(Records from a data source)
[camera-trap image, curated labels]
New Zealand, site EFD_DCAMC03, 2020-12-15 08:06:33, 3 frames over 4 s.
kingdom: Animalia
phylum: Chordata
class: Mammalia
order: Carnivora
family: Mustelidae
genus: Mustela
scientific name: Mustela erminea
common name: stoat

◆ **WHAT THE TASK ASKS**
Word for word, restate the entries that appear above.

◆ **WRITTEN ANSWER**
[camera-trap image, curated labels]
New Zealand, site EFD_DCAMC03, 2020-12-15 08:06:33, 3 frames over 4 s.
kingdom: Animalia
phylum: Chordata
class: Mammalia
order: Carnivora
family: Mustelidae
genus: Mustela
scientific name: Mustela erminea
common name: stoat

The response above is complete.